*AIM OF THE EXERCISE:* Wherever "earpad" occurs in the entries, copy the line that holds it.

BEGIN PROVIDED INFORMATION

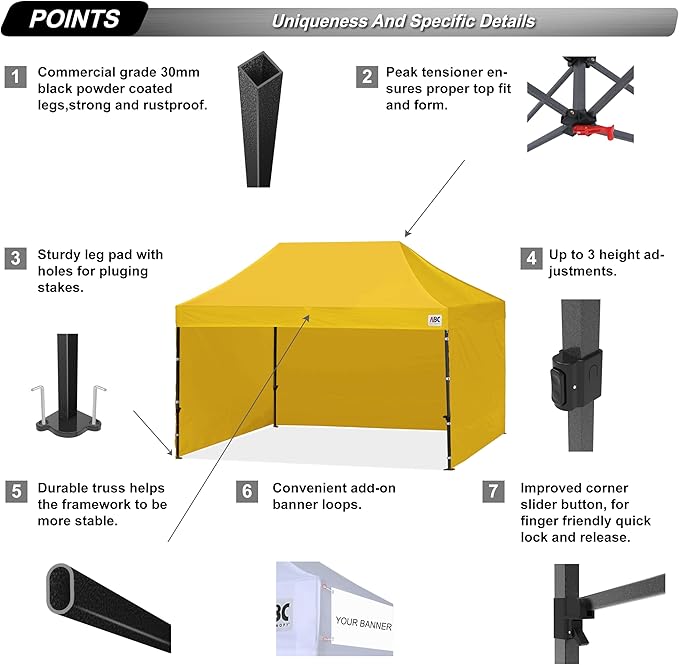 POINTS

Uniqueness And Specific Details

1 Commercial grade 30mm black powder coated legs,strong and rustproof.

2 Peak tensioner ensures proper top fit and form.

3 Sturdy leg pad with holes for pluging stakes.

4 Up to 3 height adjustments.

ABC

5 Durable truss helps the framework to be more stable.

6 Convenient add-on banner loops.

7 Improved corner slider button, for finger friendly quick lock and release.

BC

YOUR BANNER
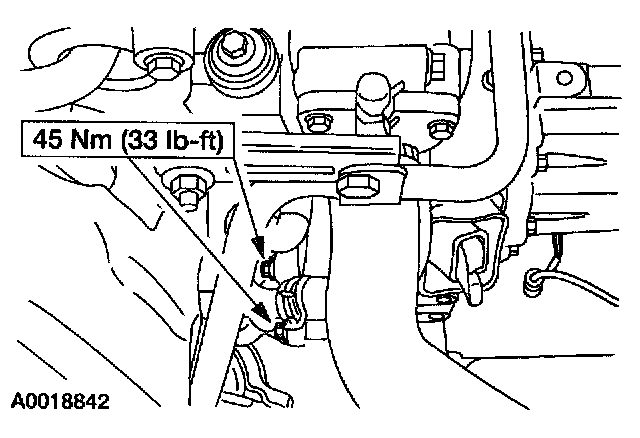 45 Nm (33 lb-ft)

A0018842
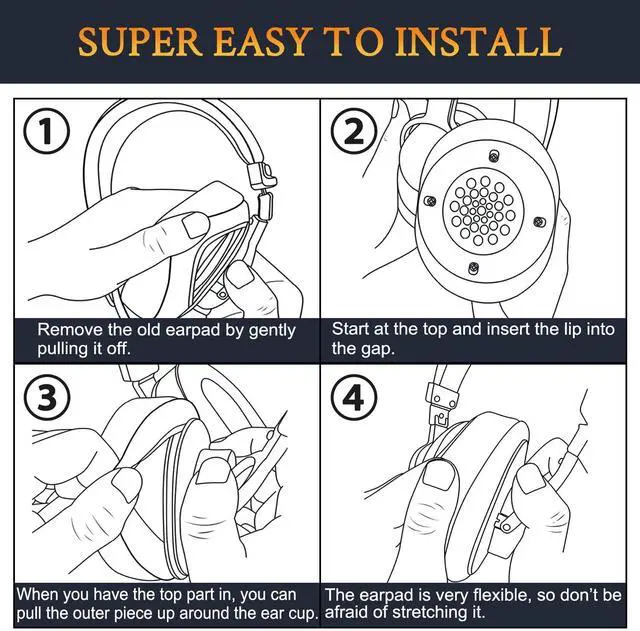 SUPER EASY TO INSTALL

1

Remove the old earpad by gently pulling it off.

2

Start at the top and insert the lip into the gap.

3

When you have the top part in, you can pull the outer piece up around the ear cup.

4

The earpad is very flexible, so don't be afraid of stretching it.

END PROVIDED INFORMATION

*RESULT OF THE TASK:*
Remove the old earpad by gently pulling it off.
The earpad is very flexible, so don't be afraid of stretching it.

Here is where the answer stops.